While conservatives were pounding on the administration for opposing in the primaries Democrats who had saved the "independence of the judiciary" by voting against the President's plan for reforming the Supreme Court, the Supreme Court itself adjourned a term in which its decisions overwhelmingly favored the New Deal and showed an almost complete reversal of the tendency which had caused the President to attack it. Of the cases argued and decided on their merits, the government won 77 percent. This contrasted with the disastrous term of 1935-36, in which the government's percentage of wins was only 49. More significant than the figures is the fact that in almost every Important and critical case the government has been upheld. The National Labor Relations Board came through with almost a clear record, in spite of the power and prestige of its opponents. The TVA and the SEC were likewise successful. The only setback of importance was in the Kansas City stockyards case, and this was on a procedural point in a suit begun under the Hoover administration; the validity of the law in question was not fundamentally weakened, and it was not a New Deal law anyway.

This reversal cannot be attributed solely to the fact that because of retirements the President has had the opportunity to appoint two new Justices of more liberal views. Mr. Justice Black did not participate in some of the decisions, and Mr. Justice Reed was debarred from participating in still more, because of the lateness of his appointment and his absence when the cases were heard or his part in preparing them. Moreover, Mr. Justice Cardozo, one of the liberals of longer standing, was ill and inactive during a greater part of the term. The central fact is that the balance of power of the old Court has changed its outlook, or at least its tactics.

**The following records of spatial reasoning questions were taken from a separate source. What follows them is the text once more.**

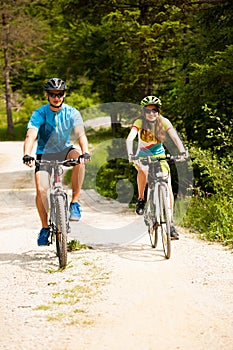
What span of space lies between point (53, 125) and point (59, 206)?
3.47ft

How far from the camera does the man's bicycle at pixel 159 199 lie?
23.5 ft

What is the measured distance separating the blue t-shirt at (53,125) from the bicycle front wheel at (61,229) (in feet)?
2.43

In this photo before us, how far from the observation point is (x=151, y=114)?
7633 millimetres

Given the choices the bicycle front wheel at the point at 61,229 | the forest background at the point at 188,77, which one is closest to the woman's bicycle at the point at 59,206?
the bicycle front wheel at the point at 61,229

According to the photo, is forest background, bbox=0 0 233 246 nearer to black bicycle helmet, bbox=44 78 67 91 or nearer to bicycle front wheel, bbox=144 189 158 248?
bicycle front wheel, bbox=144 189 158 248

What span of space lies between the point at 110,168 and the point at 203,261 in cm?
732

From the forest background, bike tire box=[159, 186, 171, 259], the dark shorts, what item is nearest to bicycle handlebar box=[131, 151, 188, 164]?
bike tire box=[159, 186, 171, 259]

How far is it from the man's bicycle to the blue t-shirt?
0.94 meters

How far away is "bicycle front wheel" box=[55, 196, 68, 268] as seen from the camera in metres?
6.73

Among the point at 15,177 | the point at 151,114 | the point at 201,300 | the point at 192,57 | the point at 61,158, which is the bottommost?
the point at 15,177

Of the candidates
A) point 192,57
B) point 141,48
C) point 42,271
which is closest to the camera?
point 42,271

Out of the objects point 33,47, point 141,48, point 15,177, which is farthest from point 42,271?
point 33,47

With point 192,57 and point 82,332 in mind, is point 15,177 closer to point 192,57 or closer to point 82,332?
point 192,57

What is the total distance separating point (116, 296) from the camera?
572 centimetres
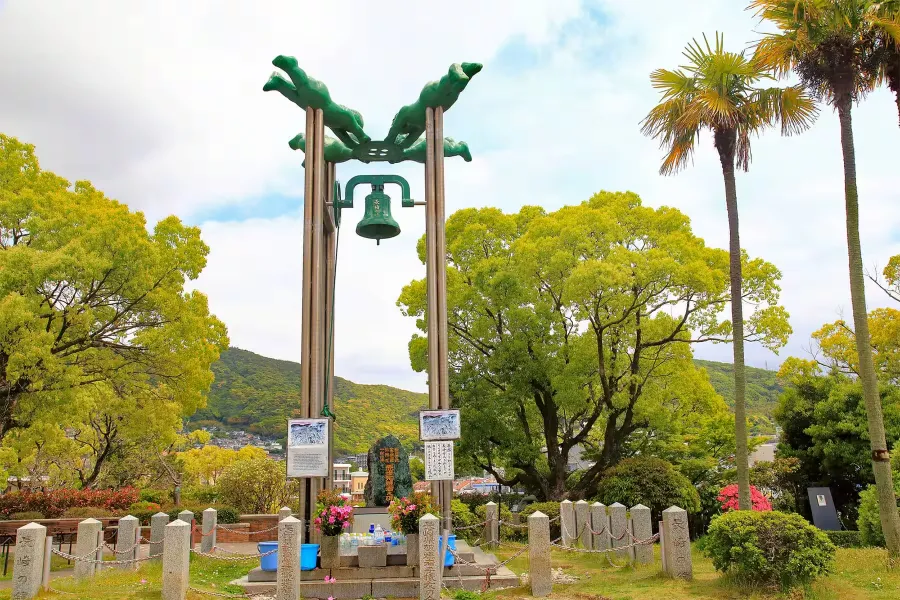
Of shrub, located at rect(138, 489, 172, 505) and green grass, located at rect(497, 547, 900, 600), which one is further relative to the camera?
shrub, located at rect(138, 489, 172, 505)

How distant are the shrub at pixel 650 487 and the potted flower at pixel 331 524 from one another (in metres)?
8.62

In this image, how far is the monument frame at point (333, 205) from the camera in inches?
444

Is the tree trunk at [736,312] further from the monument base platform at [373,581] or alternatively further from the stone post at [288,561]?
the stone post at [288,561]

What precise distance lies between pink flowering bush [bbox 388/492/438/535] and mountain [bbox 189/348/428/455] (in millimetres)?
31189

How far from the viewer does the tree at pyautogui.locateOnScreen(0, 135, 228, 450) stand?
14.6 meters

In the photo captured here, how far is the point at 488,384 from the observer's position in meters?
21.6

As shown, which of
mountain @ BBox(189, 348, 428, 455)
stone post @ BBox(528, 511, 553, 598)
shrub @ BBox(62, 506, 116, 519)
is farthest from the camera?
mountain @ BBox(189, 348, 428, 455)

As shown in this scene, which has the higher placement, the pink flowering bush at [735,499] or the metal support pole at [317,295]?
the metal support pole at [317,295]

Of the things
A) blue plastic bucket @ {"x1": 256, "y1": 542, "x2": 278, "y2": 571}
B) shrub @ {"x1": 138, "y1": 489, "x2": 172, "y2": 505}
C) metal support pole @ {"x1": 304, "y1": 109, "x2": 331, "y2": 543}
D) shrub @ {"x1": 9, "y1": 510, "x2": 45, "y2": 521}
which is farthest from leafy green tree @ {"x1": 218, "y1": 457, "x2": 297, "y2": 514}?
metal support pole @ {"x1": 304, "y1": 109, "x2": 331, "y2": 543}

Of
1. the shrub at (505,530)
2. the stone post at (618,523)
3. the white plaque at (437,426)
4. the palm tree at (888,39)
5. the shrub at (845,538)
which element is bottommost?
the shrub at (845,538)

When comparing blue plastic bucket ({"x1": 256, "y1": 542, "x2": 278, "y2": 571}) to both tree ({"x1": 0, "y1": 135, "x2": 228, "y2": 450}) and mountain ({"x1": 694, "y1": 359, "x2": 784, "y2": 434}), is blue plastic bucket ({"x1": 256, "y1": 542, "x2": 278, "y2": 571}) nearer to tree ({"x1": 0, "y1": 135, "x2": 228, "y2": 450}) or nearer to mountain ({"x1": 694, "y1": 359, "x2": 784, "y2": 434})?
tree ({"x1": 0, "y1": 135, "x2": 228, "y2": 450})

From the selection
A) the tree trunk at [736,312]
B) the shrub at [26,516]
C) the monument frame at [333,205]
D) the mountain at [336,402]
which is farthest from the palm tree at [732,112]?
the mountain at [336,402]

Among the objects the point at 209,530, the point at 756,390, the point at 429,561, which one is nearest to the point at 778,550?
the point at 429,561

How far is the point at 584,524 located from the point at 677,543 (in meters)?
4.63
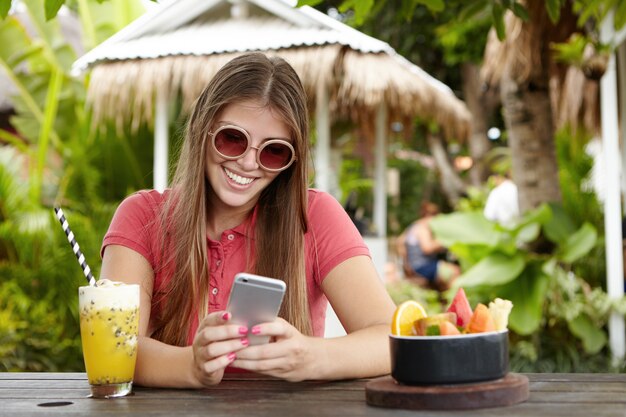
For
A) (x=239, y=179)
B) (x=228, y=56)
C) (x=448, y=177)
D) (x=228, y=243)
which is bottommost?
(x=228, y=243)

Does not this record supply good evidence that in spite of the loss of his battle in Congress, the President won the campaign? The Court has wisely understood the necessity of yielding to insistent popular pressure, as an agency of an essentially democratic government. In commenting on this fact, we may recall a few of the observations from our editorial "Curbing the Supreme Court," published February 17, 1937, immediately after the announcement of the President's proposal:

The Court is not an infallible and wholly independent agency of government dispensing absolute justice, but a body which, according to its lights, frequently makes political decisions...

In view of the blockade that the Court had erected against the action of government in dealing with the tasks thrust upon it in the modern world, something had to be done. 

This is essentially a political job, in the sense that it must spring from and emphasize the will of the people... Some effective way or ways must be found of registering a national desire that the Court act differently at the present time... The nature of the specific means is less important than the pressure itself. The very fact that a series of reactionary decisions led to a strongly supported proposal to pack the Court will of itself, no matter what happens as a result of this bill, exert a potent influence on the Court in the future. The learned Justices are bound to be a little more careful not to clothe their private prejudices in the Constitution, or to veto in the name of that broad document measures that the nation has decided it needs.